Mora y del Río, que había ordenado a los sacerdotes que mantuvieran cerradas las puertas de los templos, envió a su tropa de sacerdotes promotores de la fe católica el siguiente mensaje:

“Díganles a los feligreses que Calles, es enemigo de la Iglesia, que él es el culpable. Formen brigadas con sus fieles, los que están dispuestos a defender nuestra fe aun a costa de su vida. Bendíganlos. Garantícenles que su morada final será el reino de Dios. Incítenlos a eliminar a los enemigos de nuestra religión.”

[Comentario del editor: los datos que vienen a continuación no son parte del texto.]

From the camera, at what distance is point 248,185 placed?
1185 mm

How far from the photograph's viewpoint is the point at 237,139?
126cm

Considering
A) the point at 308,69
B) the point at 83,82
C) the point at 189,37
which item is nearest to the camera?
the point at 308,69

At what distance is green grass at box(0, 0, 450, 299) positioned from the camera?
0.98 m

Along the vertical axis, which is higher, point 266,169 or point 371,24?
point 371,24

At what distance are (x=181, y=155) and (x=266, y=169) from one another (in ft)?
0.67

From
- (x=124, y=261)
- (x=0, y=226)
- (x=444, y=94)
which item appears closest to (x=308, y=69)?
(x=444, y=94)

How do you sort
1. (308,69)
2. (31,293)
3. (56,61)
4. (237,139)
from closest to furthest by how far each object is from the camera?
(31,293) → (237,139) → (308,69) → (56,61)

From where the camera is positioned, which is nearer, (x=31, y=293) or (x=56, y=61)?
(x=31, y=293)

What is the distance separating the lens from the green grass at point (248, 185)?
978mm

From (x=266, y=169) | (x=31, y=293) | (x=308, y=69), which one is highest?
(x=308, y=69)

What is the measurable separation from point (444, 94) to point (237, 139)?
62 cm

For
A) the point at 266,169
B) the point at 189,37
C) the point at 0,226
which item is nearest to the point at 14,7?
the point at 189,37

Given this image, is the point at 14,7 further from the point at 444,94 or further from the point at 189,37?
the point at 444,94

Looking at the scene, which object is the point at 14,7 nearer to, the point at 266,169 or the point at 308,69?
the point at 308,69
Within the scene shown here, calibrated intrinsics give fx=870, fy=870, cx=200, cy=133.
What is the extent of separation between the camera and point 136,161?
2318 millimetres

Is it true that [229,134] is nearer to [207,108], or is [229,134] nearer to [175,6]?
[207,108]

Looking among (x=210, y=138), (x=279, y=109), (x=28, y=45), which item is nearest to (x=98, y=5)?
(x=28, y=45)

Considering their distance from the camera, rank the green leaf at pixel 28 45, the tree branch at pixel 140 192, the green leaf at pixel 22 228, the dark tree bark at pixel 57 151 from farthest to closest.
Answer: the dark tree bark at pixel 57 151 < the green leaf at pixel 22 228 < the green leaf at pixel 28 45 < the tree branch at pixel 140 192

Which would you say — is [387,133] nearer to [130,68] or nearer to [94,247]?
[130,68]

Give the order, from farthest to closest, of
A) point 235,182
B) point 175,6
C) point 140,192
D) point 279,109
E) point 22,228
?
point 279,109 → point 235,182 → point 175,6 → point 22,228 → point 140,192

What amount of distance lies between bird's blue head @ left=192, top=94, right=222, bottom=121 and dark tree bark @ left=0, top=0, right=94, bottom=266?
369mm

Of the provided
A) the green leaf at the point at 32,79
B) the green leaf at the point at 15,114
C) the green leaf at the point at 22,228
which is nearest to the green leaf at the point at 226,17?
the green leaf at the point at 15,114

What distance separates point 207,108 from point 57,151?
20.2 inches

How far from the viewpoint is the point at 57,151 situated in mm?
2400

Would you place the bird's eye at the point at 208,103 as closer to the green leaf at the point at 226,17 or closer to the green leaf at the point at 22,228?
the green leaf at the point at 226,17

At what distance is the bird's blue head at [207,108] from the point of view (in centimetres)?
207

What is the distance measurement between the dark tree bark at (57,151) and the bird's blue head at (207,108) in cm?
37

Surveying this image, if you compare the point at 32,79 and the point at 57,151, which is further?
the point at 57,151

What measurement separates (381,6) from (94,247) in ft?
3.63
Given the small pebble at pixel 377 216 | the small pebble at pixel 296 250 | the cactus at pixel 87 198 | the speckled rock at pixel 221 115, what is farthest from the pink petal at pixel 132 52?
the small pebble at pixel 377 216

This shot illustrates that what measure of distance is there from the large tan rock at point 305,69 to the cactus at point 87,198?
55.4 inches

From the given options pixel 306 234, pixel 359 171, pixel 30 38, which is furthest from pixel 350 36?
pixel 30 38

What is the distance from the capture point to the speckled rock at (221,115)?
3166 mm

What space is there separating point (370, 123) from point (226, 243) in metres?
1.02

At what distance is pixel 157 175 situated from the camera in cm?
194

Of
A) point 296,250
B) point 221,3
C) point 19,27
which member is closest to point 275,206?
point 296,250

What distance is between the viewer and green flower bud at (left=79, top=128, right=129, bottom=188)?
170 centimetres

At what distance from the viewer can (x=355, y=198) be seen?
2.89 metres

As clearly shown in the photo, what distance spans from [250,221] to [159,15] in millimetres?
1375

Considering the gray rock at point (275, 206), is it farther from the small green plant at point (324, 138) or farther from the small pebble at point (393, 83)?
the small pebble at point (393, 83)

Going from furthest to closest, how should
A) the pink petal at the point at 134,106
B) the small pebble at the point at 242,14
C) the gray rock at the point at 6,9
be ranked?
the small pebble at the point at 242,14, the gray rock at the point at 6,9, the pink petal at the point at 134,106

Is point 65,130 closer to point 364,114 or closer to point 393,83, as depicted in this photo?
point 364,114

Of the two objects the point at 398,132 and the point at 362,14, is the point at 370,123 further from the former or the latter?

Más de cien religiosas pertenecientes a la orden de San Jerónimo se dispusieron a colaborar con los “nuevos guerreros de la fe”. En el grupo estaba la madre Concepción, la mujer que había tratado de convencer a su superiora de que Calles era el nagual que se le apareció a “su eminencia”; la monja que se empeñó en demostrar con sus razonamientos mágicos, que los males del alto jerarca de la Iglesia mexicana se derivaban de un conjuro, hechizo que le hizo ver los “ojos del nagual en la mirada de Plutarco, la maldad del turco mutado en animal”.